5) encrypt plain text p (assuming that p is an integer less than r) into cipher text c, and the calculation method is as follows:

C = Pe module r

6) Decrypt the ciphertext c into plaintext p, and the calculation method is as follows:

P = Cd module r

However, it is impossible to calculate d only from r and e instead of p and q. Therefore, anyone can encrypt plaintext, but only authorized users (know D).

Before the ciphertext is decrypted.

Let's give a simple example to illustrate the above process. Obviously, we can only choose a very small number.

Example: if p = 3 and q = 5, then r= 15, (p- 1)*(q- 1)=8. Choose e= 1 1 (a prime number greater than p and q) and use d *11=1moduo8.

Calculate d =3.

Suppose the plaintext is an integer of 13. Then ciphertext c is

C = Pe module r

= 13 1 1 module 15

= 1, 792,160,394,037 15

= 7

The recovered plaintext p is:

P = Cd module r

= 73module 15

= 343 mode 15

= 13

Because e and d are reciprocal, the public key encryption method also allows the encrypted information to be "signed" in this way, so that the receiver can be sure that the signature is not forged.

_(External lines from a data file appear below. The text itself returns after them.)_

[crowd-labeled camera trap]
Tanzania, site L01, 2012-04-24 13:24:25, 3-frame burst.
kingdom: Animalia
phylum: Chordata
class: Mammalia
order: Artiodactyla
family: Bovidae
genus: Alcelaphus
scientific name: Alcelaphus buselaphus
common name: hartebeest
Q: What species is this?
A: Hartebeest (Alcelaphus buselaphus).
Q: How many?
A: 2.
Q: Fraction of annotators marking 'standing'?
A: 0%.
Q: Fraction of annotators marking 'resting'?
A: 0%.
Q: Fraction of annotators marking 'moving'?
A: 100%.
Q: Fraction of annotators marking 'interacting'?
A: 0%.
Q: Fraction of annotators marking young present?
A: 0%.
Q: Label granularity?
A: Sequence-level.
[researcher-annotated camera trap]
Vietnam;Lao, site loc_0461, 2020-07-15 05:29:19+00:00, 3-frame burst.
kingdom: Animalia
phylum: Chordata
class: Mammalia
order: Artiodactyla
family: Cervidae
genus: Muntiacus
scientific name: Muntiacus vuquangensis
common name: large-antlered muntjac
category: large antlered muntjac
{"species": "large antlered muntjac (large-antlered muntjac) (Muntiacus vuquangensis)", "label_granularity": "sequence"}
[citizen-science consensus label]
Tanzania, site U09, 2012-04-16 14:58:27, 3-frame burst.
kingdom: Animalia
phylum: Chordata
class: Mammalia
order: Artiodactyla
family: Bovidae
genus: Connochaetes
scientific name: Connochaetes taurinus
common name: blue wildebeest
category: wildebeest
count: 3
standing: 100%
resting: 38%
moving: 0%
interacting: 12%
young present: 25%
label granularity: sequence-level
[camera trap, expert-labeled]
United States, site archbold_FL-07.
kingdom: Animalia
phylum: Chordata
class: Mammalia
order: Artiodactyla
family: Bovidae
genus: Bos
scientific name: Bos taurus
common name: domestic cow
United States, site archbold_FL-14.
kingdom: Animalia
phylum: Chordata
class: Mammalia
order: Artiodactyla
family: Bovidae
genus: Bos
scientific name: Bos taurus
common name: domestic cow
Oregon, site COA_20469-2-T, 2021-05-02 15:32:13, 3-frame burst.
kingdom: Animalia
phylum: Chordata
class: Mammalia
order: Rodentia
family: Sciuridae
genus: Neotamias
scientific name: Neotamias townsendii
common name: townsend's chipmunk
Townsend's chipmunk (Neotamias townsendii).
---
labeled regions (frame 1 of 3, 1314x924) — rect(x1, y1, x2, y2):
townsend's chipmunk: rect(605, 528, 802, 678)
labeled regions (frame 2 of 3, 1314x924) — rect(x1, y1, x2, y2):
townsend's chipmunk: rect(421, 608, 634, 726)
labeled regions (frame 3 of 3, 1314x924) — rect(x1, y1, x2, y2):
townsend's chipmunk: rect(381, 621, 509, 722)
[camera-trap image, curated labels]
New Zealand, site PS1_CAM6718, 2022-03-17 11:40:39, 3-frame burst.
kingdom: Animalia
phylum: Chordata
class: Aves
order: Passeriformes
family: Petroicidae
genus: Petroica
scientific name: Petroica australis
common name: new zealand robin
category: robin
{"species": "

Suppose A and B want to transmit data through public key encryption, and A and B disclose the encryption algorithm and the corresponding key respectively, but not the decryption algorithm and the corresponding key.

The encryption algorithms of A and B are ECA and ECB, the decryption algorithms are DCA and DCB, ECA and DCA are reciprocal, and ECB and DCB are reciprocal.

If A wants to send plaintext P to B, it does not simply send ECB(P), but first applies its decryption algorithm DCA to P, and then encrypts the result with the encryption algorithm ECB and sends it out.

Ciphertext c is:

C = European Central Bank

After receiving C, B applies its decryption algorithm DCB and encryption algorithm ECA in turn to obtain plaintext P:

ECA

= ECA(DCB(ECB(DCA(P)))

= ECA(DCA(P)) /*DCB and ECB cancel each other out */

= P /*DCB and ECB cancel each other out */

In this way, B can determine that the message is indeed sent from A, because only when DCA algorithm is used in the encryption process can P be obtained by ECA, and only A knows DCA algorithm.

Some people, even B, can't forge A's signature.